2025-03-16

Simple Linear Regression (SLP)

The aim of simple linear regression is to find a linear relationship to describe pattern between an independent and possibly depend variable.

The formula for SLP is (explained in detail in the next slide): \[ y = \alpha + \beta x \]

where \(x\), the dependent variable, is the input that influences change and \(y\), the independent variable, is affected by it.

Examples

  • Predicting property pricing, predicting weight based on height
  • Predicting exam score based on study time
  • Predicting relationship between spending and sales in a company

SLP Formula for 2 variables

\[ y = \alpha + \beta x \] where \[y \text{ = estimated point}\] \[\alpha \text{ = y-intercept}\] \[\beta \text{ = slope}\] \[x \text{ = input data point}\]

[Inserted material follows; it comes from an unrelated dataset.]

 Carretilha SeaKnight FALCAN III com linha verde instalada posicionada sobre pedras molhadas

Similarly, a model with 3 variables will be represented as: \[ y = \alpha + \beta_1 x_1 + \beta_0x_0 \]

Introducing House Pricing Dataset

For this project we will take the kaggle dataset for house pricing given at https://www.kaggle.com/datasets/yasserh/housing-prices-dataset?resource=download

For each house price data point there is area, bedrooms, bathrooms, stories, mainroad, guestroom, basement, hot water heating, air conditioning, parking, pref area, and furnishing status of a house.

We can use each of these as a variable, but we will predict the house price only using the area datapoints.

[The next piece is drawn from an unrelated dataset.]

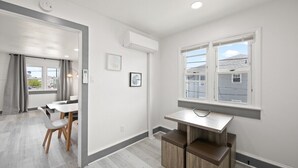 A modern kitchen with a built-in stove, a window with a view, and a dining area with a table and chairs.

Additionally, for simplicity and clear visualization we will only take the first 50 data points.

Plotting House Pricing vs Area

Our initial intuition is that a larger area corresponds to a higher house price. On the contrary, we notice that the house with the largest area is not the most expensive. One explanation for this might be that we are only considered one variable out of the many mentioned before.

Applying SLR on Pricing vs Area

## `geom_smooth()` using formula = 'y ~ x'

Explaining SLR Plotting

data <- read.csv("Housing.csv")
house_price <- data$price[0:50]
house_area <- data$area[0:50]

data_sub <- data.frame(price = house_price, area = house_area)
ggplot(data_sub, aes(x = price, y = area)) + geom_point() +
  geom_smooth(method = "lm", color = "blue", se = FALSE) +
  labs(x = "House price", y = "House area", 
      title = "Fitting the Regression Line") + theme_minimal()

First, we grab the first 50 data points from the price and area and plot it in ggplot.

Further: - The geom_point() method adds scatter plot point. - “method = ‘lm’” line generates the SLR line. - “theme_minimal()” removes unnecessary grid lines and background for a neater look.

Observing dataset in 3D

We can also visualize the dataset in 3D. Out of the several available parameters lets look at price of house with bedroom and bathroom as our dependent variables.

We notice that the price of a house tends to be higher if the number of bedrooms and bathrooms are the same. The highest being 4 bed and 4 bath at approximately $12 million

Conclusion

We noticed very interesting things in the slides. We got to understand trends that go against what common people would think to be obvious. Such as the price of a house with respect to the area. We would think larger the area of a house the more expensive it is. However, we noticed this is not absolutely true. Other factors such as number of bedrooms, bathroom, heatings, and other factors play a big role in determining the price of a house.

We also noticed that the number of beds and baths is a factor that determines price of a house. The houses with a imbalance of beds and baths are not as pricey as the houses with the same number of beds and baths.

Finally, we also learned how simple linear regression works and how it can help make important predictions and decisions.